This year's hands-down winner of the "What Were They Thinking?" Award is "Men in Trees," a halfhearted, feebleminded attempt at a situation comedy about that eternal and ever-fascinating struggle, the battle of the sexes. The creators of ABC's "Men in Trees," though, do seemingly everything they can think of to quash that fascination and declare the battle null and dull.

Brandishing all the wild, inventive wit of an encyclopedia entry on rock formations, the comedy stars Anne Heche as Marin Frist, a "relationship coach" who tosses off best-selling books with titles like "I'm Dating and So Can You." She also dispenses such dispensable counsel as, regarding desirable partners, "You can't always get the one you want." (You can't? What a shock! It might explain, though, why my letters to Granny Clampett always came back unopened.)

Anyway, in a baldly unlikely turn of events, Ms. Frist gets booked on a lecture tour of one small town in Alaska, a hamlet obviously patterned after the quaint and quirky setting of "Northern Exposure," to continue our tour among the ghosts of television past. Why would a publisher go to the expense of sending an author all that way to address an audience numbering about two dozen? So as to set up the premise for those laffs-aplenty we keep imagining, naively enough, are right around the corner.

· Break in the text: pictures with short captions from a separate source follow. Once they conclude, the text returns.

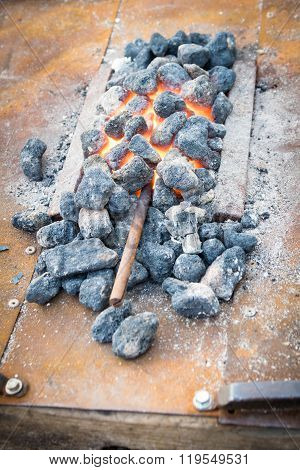 Iron Rod Put To Heat In The Hot Coals.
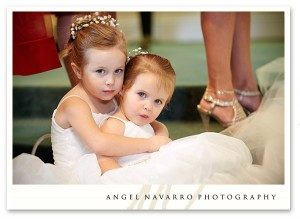 Wedding Photography - Two small bridesmaids sit on the steps of the altar during the ceremony.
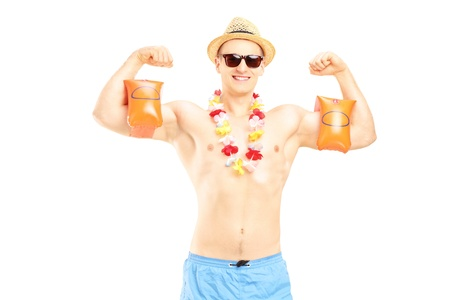 arm muscles: Guy in a swimsuit with swimming arm bands showing his muscles, isolated on white background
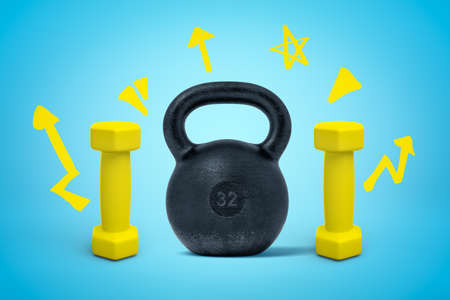 3d rendering of black kettlebell and two yellow dumbbells on blue background Banco de Imagens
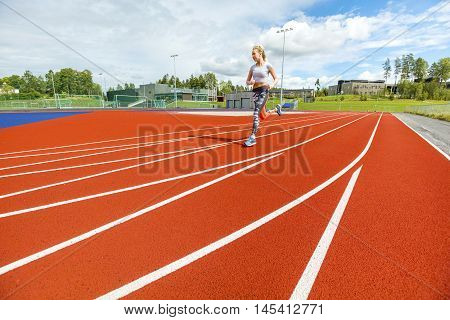Full length of fit young woman running on sports tracks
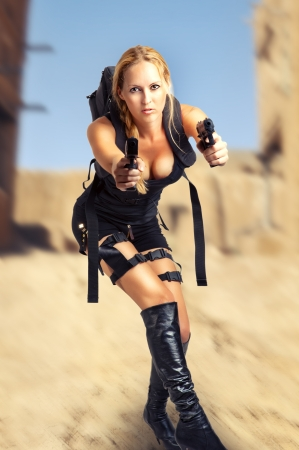 Sexy beautiful dangerous woman holding two hand gun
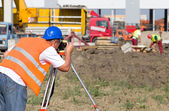 Worker with theodolite — Stock Photo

Frist gets bad news soon after her arrival. Having brought her fiance's laptop along by mistake, she discovers photographic evidence that he has pretty much lost interest in her, as who wouldn't? Although supposedly an expert on handling such discomforting situations, the young woman -- whose parents named her after that county near San Francisco -- responds by getting drunk, making a fool of herself and walking on thin ice, literally. The ice gives way and a local hunk foolishly dives in to save her.

Bachelorette in Alaska
It's a nearly all-male town, so once Frist's broken heart has done a little mending, she realizes that her prospects might not be so gloomy after all. She knows the marriage is definitely off when a raccoon inexplicably breaks into her hotel room, steals her $10,000 wedding dress and drags it down the muddy main street of town. Why would she bring the dress to Alaska? Please. It might be explained in the script, but then your world-weary critic would have to go back and watch the thing all over again.

I'd sooner relive my pimpliest week of puberty.

Among other supposedly colorful local folk is a blabbery oaf who runs a radio talk show (shades of "Northern Exposure" yet again) and greets Frist with a hearty "Hey ho," quickly explaining that he was being friendly and not calling her a prostitute. She reacts by stepping into a puddle and getting her feet wet -- ha ha ha! -- thereby setting the tone for what writer Jenny Bicks tries to pass off as hilarity.

Even ignoring Heche's somewhat sleazy public past, she's not an actress who projects warmth or lovability on the screen. Sitcom veteran and reliable pro John Amos tries to help as an entrepreneur who operates a small airline, but he can only do so much. Heck, not even Cary Grant and Grace Kelly, were they with us today, could overcome the limitations of this awful show's premise, setting and slack, soggy dialogue.

The title, "Men in Trees," is seen on a warning sign meant to alert people below that pruning and trimming are going on above. "Beware 'Men in Trees' " would be even more appropriate. Please consider yourself warned.